Excerpts of spatial question data
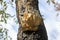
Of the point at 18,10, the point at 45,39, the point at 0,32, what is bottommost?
the point at 0,32

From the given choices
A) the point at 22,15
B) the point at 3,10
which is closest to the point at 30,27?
the point at 22,15

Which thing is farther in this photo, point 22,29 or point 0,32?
point 0,32

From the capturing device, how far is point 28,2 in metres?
1.47

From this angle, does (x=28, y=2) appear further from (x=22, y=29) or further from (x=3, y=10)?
(x=3, y=10)

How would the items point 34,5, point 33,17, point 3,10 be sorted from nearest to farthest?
1. point 33,17
2. point 34,5
3. point 3,10

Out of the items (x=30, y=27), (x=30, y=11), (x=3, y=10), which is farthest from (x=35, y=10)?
(x=3, y=10)

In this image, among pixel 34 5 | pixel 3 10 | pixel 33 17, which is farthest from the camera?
pixel 3 10

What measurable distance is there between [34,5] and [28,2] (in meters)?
0.06

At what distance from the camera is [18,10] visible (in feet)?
4.92

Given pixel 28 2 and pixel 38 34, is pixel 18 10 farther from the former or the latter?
pixel 38 34

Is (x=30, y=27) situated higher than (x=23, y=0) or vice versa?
(x=23, y=0)

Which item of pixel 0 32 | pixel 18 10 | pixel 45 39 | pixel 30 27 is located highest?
pixel 18 10

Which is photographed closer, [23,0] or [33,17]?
[33,17]

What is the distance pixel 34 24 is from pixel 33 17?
0.18 feet
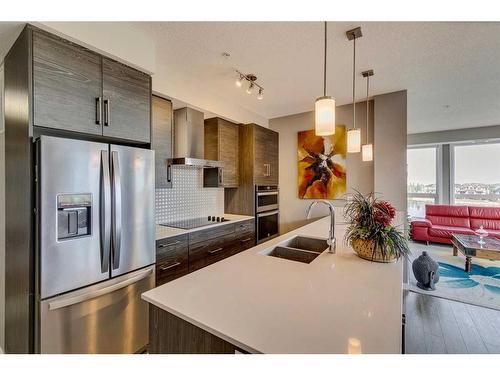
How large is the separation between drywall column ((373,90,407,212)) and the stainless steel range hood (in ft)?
7.46

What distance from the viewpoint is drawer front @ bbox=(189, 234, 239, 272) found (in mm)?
2400

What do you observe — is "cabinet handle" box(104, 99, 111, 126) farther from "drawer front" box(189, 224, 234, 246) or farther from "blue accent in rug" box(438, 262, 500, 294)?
"blue accent in rug" box(438, 262, 500, 294)

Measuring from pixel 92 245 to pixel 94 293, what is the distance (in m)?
0.30

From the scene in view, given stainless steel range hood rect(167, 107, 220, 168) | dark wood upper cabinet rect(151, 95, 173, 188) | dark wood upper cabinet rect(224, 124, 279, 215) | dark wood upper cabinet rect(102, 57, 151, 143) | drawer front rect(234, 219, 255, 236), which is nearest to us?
dark wood upper cabinet rect(102, 57, 151, 143)

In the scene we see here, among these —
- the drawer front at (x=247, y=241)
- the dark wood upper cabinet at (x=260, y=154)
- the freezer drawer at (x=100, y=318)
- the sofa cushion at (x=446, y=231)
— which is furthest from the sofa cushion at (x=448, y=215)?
the freezer drawer at (x=100, y=318)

### What you need to do
Format the stretch of data from the start through the line containing "3. point 3,10" as a Markdown table with the columns Number and Data line. Leave out blank lines and the pictures.

### Response to this task
| Number | Data line |
|---|---|
| 1 | Of the point at 18,10, the point at 45,39, the point at 0,32, what is bottommost? |
| 2 | the point at 0,32 |
| 3 | From the given choices |
| 4 | A) the point at 22,15 |
| 5 | B) the point at 3,10 |
| 6 | which is closest to the point at 30,27? |
| 7 | the point at 22,15 |
| 8 | Which thing is farther in this photo, point 22,29 or point 0,32? |
| 9 | point 0,32 |
| 10 | From the capturing device, how far is point 28,2 in metres? |
| 11 | 1.47 |
| 12 | From this angle, does (x=28, y=2) appear further from (x=22, y=29) or further from (x=3, y=10)? |
| 13 | (x=3, y=10) |
| 14 | How would the items point 34,5, point 33,17, point 3,10 be sorted from nearest to farthest? |
| 15 | 1. point 33,17 |
| 16 | 2. point 34,5 |
| 17 | 3. point 3,10 |